I've been using Metal compute shaders for lattice quantum chromodynamics simulations and wanted to share the experience in case others are doing scientific computing on Metal.
The workload involves SU(2) matrix operations on 4D lattice grids — lots of 2x2 and 3x3 complex matrix multiplies, reductions over lattice sites, and nearest-neighbor stencil operations.

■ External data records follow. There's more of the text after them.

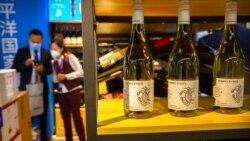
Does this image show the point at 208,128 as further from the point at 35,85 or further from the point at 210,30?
the point at 35,85

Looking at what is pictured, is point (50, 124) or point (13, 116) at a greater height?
point (13, 116)

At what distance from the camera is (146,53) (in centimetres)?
63

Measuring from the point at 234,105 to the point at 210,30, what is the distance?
65 centimetres

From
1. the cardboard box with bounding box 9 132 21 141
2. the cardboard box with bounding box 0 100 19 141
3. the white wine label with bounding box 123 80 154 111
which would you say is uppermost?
the white wine label with bounding box 123 80 154 111

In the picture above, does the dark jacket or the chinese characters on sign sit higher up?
the chinese characters on sign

The implementation bridges a C++ scientific framework (Grid) to Metal via Objective-C++ .mm files, with MSL kernels compiled into .metallib archives during the build.
Things that work well:
- Shared memory on M-series eliminates the CPU↔GPU copy overhead that dominates in CUDA workflows
- The .metallib compilation integrates cleanly with autotools builds using xcrun
- Float4 packing for SU(2) matrices maps naturally to MSL vector types
Things I'm still figuring out:
- Optimal threadgroup sizes for stencil operations on 4D grids
- Whether to use MTLHeap for gauge field storage or stick with individual buffers
- Best practices for double precision — some measurements need float64 but Metal's double support varies by hardware
The application is measuring chromofield flux distributions between static quarks, ultimately targeting multi-quark systems. Production runs are on MacBook Pro M-series and Mac Studio.